## Create a dataset in csv format consisting of the following
data(product_id, product_name, category, price, qty)
Perform the following operation on data:
1. Load csv file into pandas
2. Check for and handle any missing values or inconsistency in datasets(data cleaning)
3. Calculate sum of qty, average of price, total sales and top selling products [Sum & mean]

In [1]:
#1. Import Libraries:
#This imports the random module for generating random numbers and the pandas library as pd for working with data in tabular form.

import random
import pandas as pd

# Generate random product IDs
#2. Define Function to Generate Product ID:
#This function generate_product_id() generates a random product ID consisting of uppercase letters and digits. 
#It uses random.choices() to select characters from the given set and join() to concatenate them into a single string.

def generate_product_id():
    return ''.join(random.choices('ABCDEFGHIJKLMNOPQRSTUVWXYZ0123456789', k=6))

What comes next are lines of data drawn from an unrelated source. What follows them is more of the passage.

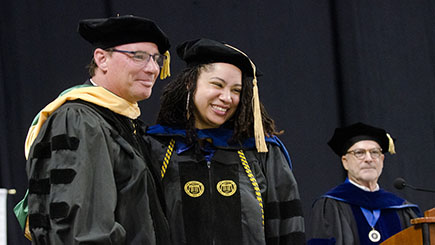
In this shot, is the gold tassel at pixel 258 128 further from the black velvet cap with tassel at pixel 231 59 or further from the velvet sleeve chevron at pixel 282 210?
the velvet sleeve chevron at pixel 282 210

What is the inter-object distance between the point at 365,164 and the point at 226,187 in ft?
7.58

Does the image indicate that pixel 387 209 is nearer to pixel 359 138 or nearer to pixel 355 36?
pixel 359 138

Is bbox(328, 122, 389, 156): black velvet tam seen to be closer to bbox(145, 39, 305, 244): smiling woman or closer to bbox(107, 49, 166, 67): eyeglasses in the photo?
bbox(145, 39, 305, 244): smiling woman

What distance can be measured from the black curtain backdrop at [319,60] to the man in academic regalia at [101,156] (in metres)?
A: 2.29

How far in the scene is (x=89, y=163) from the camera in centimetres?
213

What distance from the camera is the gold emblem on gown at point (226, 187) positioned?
2.89 m

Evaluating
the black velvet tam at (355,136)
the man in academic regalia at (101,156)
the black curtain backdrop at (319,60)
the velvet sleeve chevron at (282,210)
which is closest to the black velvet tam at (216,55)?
the man in academic regalia at (101,156)

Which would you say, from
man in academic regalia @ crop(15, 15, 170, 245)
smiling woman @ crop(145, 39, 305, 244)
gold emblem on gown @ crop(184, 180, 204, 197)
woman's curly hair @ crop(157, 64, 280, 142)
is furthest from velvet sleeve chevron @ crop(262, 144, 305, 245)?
man in academic regalia @ crop(15, 15, 170, 245)

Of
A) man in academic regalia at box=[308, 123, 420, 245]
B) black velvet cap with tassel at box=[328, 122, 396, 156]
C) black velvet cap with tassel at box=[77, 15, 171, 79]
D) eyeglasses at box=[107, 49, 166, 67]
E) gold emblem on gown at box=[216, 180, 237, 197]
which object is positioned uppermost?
black velvet cap with tassel at box=[77, 15, 171, 79]

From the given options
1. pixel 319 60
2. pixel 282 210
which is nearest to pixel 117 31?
pixel 282 210

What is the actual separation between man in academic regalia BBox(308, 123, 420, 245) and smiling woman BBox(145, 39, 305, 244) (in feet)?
5.91

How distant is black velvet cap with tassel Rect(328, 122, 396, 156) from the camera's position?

# Sample product names, categories, and prices
#3. Define Sample Product Information:
#Lists are defined containing sample product names (product_names), categories (categories), 
#and a list of 100 random prices between 100 and 1000 (prices).
#The random.uniform() function generates random floating-point numbers within the specified range

product_names = ['Laptop', 'Smartphone', 'Headphones', 'Tablet', 'Camera']
categories = ['Electronics', 'Clothing', 'Appliances', 'Books', 'Sports']
prices = [random.uniform(100, 1000) for _ in range(100)]

#4. Generate dataset
#A loop iterates 100 times to generate a dataset. Within each iteration, a product ID is generated using generate_product_id(),
#and random values for product name, category, price, and quantity are chosen.
#These values are then appended to the data list as a sublist.

data = []
for _ in range(100):
    product_id = generate_product_id()
    product_name = random.choice(product_names)
    category = random.choice(categories)
    price = random.choice(prices)
    qty = random.randint(1, 10)
    data.append([product_id, product_name, category, price, qty])

# 5. Introduce inconsistencies and missing values
# This loop randomly selects 10 records from the dataset and introduces inconsistencies and missing values:
#It makes the price negative for some records by multiplying the price by -1.
#It sets quantity to 0 for some records.
#It introduces missing values for product names and categories with a probability of 20% for each record.

for i in range(10):
    idx = random.randint(0, 99)
    # Make the price negative for some records
    data[idx][3] *= -1
    # Set quantity to 0 for some records
    data[idx][4] = 0
    # Introduce missing values for product names and categories
    if random.random() < 0.2:
        data[idx][1] = None
    if random.random() < 0.2:
        data[idx][2] = None

# 6.Convert to DataFrame
#The pd.DataFrame() function converts the data list of lists into a pandas DataFrame. 
#Column names are specified as ['product_id', 'product_name', 'category', 'price', 'qty'].
df = pd.DataFrame(data, columns=['product_id', 'product_name', 'category', 'price', 'qty'])

#7. Save to CSV
#Finally, the DataFrame is saved to a CSV file named product_data.csv without including the index column.
#This CSV file will contain the generated product data.
df.to_csv('product_data.csv', index=False)


In [6]:
# specifically retrieves and displays the first 10 rows of the DataFrame df.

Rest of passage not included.